▶ **GIVEN EXERCISE A**
Answer these about the Vulkan log post, one per line:
(i) What value does vkQueueWaitIdle return?
(ii) What is the handle of the sampler that cannot be destroyed?
(iii) Which thread and frame is the vkQueueWaitIdle call logged under?
▶ **GIVEN EXERCISE B**
Copy the Vulkan log post from "VUID-vkDestroySampler-sampler-01082(ERROR / SPEC): msgNum: 0" up to and including "21, name: (null)".

## BEGIN DOCUMENT

I dumped a full api log interleaved with validations

At some point renderer thread ends buffer, frees bunch of memory, destroys objects, destroys fence,
then calls vkQueueWaitIdle and this is where things go south

Thread 0, Frame 1:
vkQueueWaitIdle(queue) returns VkResult VK_ERROR_DEVICE_LOST (-4):
    queue:                          VkQueue = 0x55750a1122d0

VUID-vkDestroySampler-sampler-01082(ERROR / SPEC): msgNum: 0 - Cannot call vkDestroySampler on Sampler 0x195c that is currently in use by a command buffer. The Vulkan spec states: All submitted commands that refer to sampler must have completed execution (https://www.khronos.org/registry/vulkan/specs/1.1-extensions/html/vkspec.html#VUID-vkDestroySampler-sampler-01082)
    Objects: 1
       [0] 0x195c, type: 21, name: (null)
Validation(ERROR): msg_code: 0:  [ VUID-vkDestroySampler-sampler-01082 ] Object: 0x195c (Type = 21) | Cannot call vkDestroySampler on Sampler 0x195c that is currently in use by a command buffer. The Vulkan spec states: All submitted commands that refer to sampler must have completed execution (https://www.khronos.org/registry/vulkan/specs/1.1-extensions/html/vkspec.html#VUID-vkDestroySampler-sampler-01082)

## END DOCUMENT
## BEGIN COLLECTED DATA

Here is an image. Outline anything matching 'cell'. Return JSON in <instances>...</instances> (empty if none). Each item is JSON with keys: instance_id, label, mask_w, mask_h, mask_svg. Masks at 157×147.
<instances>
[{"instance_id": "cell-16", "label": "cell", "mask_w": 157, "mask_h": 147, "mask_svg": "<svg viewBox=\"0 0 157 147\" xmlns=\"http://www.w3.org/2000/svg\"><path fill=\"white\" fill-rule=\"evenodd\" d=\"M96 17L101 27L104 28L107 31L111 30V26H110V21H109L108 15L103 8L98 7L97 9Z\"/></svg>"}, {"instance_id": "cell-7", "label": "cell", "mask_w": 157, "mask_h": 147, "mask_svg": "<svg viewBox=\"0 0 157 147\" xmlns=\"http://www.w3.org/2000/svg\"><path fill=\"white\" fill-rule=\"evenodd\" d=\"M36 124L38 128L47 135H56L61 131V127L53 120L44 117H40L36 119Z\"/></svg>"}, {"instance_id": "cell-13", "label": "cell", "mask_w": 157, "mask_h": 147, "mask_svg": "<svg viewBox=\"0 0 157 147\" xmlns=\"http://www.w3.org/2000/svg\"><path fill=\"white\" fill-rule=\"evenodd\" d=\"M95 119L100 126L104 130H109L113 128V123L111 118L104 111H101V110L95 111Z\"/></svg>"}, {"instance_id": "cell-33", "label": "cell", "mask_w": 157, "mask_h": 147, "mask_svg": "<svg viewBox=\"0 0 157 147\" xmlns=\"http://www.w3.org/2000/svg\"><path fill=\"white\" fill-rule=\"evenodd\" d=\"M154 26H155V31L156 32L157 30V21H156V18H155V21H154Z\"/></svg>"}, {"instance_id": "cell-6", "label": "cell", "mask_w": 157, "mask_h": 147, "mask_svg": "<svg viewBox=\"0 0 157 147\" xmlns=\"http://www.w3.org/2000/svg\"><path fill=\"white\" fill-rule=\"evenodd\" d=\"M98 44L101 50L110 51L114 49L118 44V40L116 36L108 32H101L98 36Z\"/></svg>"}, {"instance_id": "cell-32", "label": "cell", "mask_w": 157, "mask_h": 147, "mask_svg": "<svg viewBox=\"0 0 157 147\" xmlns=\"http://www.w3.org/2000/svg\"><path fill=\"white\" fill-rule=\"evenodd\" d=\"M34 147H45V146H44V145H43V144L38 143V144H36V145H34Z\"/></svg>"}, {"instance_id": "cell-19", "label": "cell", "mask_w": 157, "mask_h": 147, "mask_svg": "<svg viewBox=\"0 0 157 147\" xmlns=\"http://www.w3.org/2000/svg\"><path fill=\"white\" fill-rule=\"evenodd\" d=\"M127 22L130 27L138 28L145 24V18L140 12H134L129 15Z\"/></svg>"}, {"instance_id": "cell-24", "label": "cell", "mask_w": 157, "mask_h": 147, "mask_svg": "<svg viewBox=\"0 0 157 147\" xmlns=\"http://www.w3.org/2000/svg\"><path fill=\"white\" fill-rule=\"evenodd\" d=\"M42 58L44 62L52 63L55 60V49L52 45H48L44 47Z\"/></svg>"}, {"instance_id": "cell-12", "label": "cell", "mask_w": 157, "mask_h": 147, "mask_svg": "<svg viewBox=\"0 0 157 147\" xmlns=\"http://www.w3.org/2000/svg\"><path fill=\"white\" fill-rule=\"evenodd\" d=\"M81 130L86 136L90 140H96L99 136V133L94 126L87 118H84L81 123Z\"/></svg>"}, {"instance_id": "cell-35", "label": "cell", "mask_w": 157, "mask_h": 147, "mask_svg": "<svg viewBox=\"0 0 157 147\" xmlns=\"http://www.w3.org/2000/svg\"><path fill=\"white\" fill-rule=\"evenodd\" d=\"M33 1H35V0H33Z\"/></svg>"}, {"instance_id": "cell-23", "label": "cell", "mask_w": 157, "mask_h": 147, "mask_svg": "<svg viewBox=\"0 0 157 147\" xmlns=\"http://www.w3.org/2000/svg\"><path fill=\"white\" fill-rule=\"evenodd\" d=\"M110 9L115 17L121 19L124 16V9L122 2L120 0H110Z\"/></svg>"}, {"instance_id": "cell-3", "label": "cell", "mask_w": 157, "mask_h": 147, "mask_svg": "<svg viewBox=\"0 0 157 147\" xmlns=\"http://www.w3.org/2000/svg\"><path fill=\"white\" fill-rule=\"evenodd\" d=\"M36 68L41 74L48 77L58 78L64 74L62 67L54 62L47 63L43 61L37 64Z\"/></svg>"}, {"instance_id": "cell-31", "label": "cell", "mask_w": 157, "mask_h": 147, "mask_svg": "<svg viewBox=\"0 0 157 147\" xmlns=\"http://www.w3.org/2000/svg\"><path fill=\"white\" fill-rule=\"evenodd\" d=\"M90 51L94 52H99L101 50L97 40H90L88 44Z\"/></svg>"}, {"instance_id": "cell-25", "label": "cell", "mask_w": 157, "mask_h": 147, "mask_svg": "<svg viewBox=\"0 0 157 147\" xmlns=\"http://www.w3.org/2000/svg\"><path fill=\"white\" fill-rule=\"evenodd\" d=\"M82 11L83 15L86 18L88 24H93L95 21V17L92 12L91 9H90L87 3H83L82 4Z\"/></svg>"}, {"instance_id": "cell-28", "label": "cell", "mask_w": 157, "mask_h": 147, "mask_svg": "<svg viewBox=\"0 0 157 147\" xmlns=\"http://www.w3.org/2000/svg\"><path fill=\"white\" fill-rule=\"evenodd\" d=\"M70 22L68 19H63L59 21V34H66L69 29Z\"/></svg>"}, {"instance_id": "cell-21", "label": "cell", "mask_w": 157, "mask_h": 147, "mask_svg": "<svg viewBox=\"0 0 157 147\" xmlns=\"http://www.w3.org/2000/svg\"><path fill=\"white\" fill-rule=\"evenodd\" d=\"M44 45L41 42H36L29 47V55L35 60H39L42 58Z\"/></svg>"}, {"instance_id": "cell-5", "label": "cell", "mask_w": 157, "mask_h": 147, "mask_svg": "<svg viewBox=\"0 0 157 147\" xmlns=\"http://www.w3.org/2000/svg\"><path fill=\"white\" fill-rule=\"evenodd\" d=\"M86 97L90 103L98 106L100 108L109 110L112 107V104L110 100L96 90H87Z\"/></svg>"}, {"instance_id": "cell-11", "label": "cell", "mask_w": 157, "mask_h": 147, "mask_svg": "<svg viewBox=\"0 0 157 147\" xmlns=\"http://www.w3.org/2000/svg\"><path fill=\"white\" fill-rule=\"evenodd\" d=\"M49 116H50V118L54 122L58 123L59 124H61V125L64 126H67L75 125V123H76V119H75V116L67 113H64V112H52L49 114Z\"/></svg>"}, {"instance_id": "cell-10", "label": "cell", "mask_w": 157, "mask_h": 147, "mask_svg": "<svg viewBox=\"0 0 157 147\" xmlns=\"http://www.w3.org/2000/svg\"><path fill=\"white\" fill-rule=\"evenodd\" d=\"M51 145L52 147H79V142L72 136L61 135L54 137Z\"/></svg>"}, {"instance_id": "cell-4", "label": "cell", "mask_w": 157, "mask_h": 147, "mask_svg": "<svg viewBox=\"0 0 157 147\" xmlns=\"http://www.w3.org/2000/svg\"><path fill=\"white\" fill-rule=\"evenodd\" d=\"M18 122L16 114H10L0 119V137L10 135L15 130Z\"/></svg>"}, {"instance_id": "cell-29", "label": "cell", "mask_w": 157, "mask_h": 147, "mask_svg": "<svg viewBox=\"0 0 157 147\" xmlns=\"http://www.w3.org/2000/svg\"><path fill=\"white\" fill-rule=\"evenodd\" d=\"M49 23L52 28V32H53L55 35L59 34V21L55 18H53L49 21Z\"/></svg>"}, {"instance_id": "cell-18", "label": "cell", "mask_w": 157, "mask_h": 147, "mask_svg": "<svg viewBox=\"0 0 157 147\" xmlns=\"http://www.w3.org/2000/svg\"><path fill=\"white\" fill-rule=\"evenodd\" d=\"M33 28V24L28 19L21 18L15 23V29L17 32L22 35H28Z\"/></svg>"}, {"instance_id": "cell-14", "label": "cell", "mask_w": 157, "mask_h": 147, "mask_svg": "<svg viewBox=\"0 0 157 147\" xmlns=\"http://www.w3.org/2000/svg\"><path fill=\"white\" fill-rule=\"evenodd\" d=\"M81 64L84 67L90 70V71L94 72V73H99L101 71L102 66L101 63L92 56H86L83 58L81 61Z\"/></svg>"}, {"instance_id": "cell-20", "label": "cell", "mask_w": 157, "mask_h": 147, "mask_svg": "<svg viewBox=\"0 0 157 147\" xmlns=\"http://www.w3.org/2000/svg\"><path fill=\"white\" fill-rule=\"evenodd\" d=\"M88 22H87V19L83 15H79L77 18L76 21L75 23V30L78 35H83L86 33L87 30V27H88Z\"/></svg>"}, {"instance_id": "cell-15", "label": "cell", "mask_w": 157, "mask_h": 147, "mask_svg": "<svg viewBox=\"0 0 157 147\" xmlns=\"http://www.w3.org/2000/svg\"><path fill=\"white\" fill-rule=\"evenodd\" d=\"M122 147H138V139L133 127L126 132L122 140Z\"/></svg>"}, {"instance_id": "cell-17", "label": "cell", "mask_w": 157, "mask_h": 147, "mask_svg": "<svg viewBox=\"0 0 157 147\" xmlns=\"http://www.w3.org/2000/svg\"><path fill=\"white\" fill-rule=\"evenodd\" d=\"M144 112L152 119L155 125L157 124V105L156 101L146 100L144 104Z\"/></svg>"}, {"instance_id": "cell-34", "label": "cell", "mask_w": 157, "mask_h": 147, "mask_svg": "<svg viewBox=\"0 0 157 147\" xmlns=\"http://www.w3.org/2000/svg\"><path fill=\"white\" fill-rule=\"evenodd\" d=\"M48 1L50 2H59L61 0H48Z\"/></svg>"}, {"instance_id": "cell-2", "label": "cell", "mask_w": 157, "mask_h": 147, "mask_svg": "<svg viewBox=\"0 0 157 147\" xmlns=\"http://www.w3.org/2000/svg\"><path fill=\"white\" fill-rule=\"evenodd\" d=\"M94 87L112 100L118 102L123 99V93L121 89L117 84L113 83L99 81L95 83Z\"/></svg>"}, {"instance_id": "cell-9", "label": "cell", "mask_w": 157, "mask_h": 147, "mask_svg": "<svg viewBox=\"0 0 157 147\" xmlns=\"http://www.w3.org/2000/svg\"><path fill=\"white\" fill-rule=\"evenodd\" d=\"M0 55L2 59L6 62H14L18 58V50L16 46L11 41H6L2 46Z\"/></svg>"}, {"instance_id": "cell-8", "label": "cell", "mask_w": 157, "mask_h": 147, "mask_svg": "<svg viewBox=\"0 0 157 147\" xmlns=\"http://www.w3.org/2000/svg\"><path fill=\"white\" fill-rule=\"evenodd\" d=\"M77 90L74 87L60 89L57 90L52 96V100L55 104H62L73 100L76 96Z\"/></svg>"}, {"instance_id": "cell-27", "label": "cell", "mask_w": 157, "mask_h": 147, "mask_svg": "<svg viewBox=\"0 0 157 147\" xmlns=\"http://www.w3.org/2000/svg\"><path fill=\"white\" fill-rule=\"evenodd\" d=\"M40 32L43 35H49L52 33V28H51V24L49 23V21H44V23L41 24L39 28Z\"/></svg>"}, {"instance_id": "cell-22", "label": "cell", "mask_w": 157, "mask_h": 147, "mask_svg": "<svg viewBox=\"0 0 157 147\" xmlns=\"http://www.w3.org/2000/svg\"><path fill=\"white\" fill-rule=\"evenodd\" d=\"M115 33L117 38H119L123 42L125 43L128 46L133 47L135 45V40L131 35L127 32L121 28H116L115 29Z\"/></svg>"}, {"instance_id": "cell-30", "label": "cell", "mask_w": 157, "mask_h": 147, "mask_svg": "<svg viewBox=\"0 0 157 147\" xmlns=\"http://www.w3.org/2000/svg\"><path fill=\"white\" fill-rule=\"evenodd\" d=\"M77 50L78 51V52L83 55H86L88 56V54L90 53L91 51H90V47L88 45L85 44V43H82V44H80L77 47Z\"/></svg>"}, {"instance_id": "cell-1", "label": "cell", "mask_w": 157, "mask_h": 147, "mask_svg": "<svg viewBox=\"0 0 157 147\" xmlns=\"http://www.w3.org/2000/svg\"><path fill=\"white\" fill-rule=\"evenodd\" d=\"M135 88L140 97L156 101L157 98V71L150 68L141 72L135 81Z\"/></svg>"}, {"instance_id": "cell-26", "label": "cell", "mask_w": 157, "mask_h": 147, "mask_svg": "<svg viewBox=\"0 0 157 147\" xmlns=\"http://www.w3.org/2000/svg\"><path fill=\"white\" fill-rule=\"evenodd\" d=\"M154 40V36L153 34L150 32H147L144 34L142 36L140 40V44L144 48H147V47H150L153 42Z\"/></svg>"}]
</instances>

## END COLLECTED DATA

▶ **WRITTEN RESPONSE A**
(i) VK_ERROR_DEVICE_LOST (-4)
(ii) 0x195c
(iii) Thread 0, Frame 1

▶ **WRITTEN RESPONSE B**
VUID-vkDestroySampler-sampler-01082(ERROR / SPEC): msgNum: 0 - Cannot call vkDestroySampler on Sampler 0x195c that is currently in use by a command buffer. The Vulkan spec states: All submitted commands that refer to sampler must have completed execution (https://www.khronos.org/registry/vulkan/specs/1.1-extensions/html/vkspec.html#VUID-vkDestroySampler-sampler-01082)
    Objects: 1
       [0] 0x195c, type: 21, name: (null)